Kino

US-Videomarkt mit ungewohntem Mini-Plus

Im zweiten Quartal 2021 fiel das Wachstum im US-Heimkino-Markt laut DEG sehr dünn aus: Die Ausgaben für digitales und physisches Home Entertainment stiegen nur um ein Prozent.

12.08.2021 15:13 • von Jörg Rumbucher
Einer der Topttitel im physischen Kaufmarkt: Die Serie "Yellowstone" (Bild: Paramount)
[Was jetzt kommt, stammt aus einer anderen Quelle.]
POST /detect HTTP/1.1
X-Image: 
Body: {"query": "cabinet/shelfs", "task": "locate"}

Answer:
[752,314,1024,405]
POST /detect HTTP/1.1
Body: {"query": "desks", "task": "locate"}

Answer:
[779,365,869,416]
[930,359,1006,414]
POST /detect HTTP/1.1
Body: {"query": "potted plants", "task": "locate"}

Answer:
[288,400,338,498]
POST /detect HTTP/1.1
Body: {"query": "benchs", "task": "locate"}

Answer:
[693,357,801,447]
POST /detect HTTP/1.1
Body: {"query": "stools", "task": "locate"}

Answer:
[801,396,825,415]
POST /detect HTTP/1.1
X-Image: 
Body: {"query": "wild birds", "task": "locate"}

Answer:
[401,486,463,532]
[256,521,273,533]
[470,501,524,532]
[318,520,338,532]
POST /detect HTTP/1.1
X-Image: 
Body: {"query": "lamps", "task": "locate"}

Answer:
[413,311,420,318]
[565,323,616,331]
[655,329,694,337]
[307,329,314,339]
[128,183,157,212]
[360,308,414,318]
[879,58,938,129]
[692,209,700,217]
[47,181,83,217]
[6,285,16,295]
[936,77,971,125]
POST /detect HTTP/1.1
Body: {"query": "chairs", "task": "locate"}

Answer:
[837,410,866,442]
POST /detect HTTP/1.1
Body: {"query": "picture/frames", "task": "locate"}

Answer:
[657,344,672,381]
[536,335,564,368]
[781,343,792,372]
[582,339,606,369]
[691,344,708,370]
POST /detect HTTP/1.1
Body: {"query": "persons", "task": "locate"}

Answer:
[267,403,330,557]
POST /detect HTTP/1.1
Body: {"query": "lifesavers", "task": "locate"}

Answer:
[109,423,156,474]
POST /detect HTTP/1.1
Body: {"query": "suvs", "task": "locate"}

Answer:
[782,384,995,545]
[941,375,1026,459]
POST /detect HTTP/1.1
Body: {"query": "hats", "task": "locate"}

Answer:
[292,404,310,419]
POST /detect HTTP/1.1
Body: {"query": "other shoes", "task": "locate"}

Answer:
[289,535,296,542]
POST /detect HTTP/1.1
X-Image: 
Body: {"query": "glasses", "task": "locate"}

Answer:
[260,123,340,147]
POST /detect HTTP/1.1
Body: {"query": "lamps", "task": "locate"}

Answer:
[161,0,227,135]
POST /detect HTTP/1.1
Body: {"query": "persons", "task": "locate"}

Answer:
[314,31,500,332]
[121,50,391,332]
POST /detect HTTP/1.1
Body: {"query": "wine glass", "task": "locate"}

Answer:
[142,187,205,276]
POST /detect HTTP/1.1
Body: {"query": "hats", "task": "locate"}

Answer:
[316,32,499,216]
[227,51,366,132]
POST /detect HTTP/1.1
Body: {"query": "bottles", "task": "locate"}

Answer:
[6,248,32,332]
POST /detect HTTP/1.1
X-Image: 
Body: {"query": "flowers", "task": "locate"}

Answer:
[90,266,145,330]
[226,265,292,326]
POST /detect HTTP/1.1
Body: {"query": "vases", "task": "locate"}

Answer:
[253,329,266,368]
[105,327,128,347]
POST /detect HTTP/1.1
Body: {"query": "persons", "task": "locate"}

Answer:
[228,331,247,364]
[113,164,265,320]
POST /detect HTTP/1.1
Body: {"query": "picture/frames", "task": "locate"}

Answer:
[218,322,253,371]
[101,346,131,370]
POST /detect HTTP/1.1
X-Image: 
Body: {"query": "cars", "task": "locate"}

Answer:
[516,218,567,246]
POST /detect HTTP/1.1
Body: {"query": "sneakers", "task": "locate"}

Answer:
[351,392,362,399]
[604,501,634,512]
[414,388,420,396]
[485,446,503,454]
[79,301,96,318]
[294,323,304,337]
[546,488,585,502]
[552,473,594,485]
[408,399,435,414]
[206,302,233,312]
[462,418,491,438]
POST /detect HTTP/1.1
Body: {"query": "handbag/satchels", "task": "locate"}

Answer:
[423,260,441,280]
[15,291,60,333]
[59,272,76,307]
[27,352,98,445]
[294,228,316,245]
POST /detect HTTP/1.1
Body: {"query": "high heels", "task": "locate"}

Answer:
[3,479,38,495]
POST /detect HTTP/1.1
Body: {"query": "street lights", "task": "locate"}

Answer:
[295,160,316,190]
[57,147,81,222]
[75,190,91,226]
Nachdem in vielen vorangegangenen Quartalen durchweg hohe Zuwachsraten zu sehen war, fiel das Ergebnis für das zweite Quartal 2021 eher mager aus: Laut Digital Entertainment Group wurden im Berichtszeitraum 7,92 Mrd. Dollar für physisches und digitales Home Entertainment ausgegeben - ein Plus von nur 1,01 Prozent gegenüber dem Vorjahresquartal. Die DEG erklärt dies damit, dass die Rekordsteigerungen in Q2 2020 dem Pandemiegeschehen geschuldet waren. Zudem habe sich in diesem Jahr ein Mangel an Kinofilmen negativ auf die HE-Ergebnisse ausgewirkt.

So kommt es, dass sich einzig die Distributionsart Subscription Video on Demand als Positiv-Faktor erwies: Der DEG zufolge stiegen die Ausgaben für Abostreamer um rund 17 Prozent auf 6,3 Mrd. Dollar.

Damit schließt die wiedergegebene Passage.